Wednesday, June 4, 2008
Bring Back That Old-Time Religion
It warms the soul to read laments about the our nation’s wickedness for abandoning the “traditional Christian values, in which this country was founded upon,” to quote a recent letter to my local daily, which prints every signed missive that arrives and that a phone call might verify.
One traditional 18th Century Christian value was slavery. Through silence the Constitution ratified by the 13 states not only sanctioned slavery but also, for apportioning taxes and congressional representation, graciously counted each slave as three-fifths of a human. This was not just a sop for the South but also for parts of the North, where many such 60-percent persons toiled in bondage.
In the slave colonies fervent divines of most Christian stripes (but not Quaker) preached that God had willed some people to be slaves and others to be slave owners and both should be thankful for it.
The nation’s largest Protestant domination, the Southern Baptists, did not formally give up finding Biblical justification for slavery until 1995.
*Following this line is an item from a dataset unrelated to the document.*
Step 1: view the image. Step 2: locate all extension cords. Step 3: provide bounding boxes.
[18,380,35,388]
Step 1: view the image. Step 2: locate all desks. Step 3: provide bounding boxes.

(They still find Biblical justification for subjugating wives to husbands. It’s no wonder they oppose homosexual marriages, for in those jointures which partner would subjugate the other?)
Indeed, another founding traditional Christian value denied women the right to vote or hold legislative or other high office and in many jurisdictions the right to own property in their own names. Today’s semi-emancipation of women has helped lead us to where we are, ethically speaking.
Yet another 18th Century value was forcing children, often as young as five, to labor in coal and other mines, in factories, on farms, and as indentured servants leased out to strangers, for five and ten-year terms.
When the nation formed, few religious took umbrage at hanging six and seven year olds for picking pockets or stealing bread or at giving them a good skin-stripping flogging before tossing them into prisons to amuse sexually deprived adult felons.
No doubt the reinstitution of all these spiritually salubrious practices would improve our country’s morals.
Certainly Republican candidates and office holders see that. They call frequently for larding the federal and state judiciaries with judges who will uphold the morals of the Founding Fathers (not of no-account Founding Mothers, of course): Slavery, child labor, female bondage and like virtues.
Eight will get you five, when the Republican convention opens, before 15 minutes is up, the keynote speaker will be pounding the podium about the values of the nation in 1787 and how we must go back them; and across the land the heads of the millions of constitutional experts who people this country (most have never read the Constitution and therefore keep a pure mind about it) will bob up and down in agreement before their TV sets.
Bring back the past. Make it our future.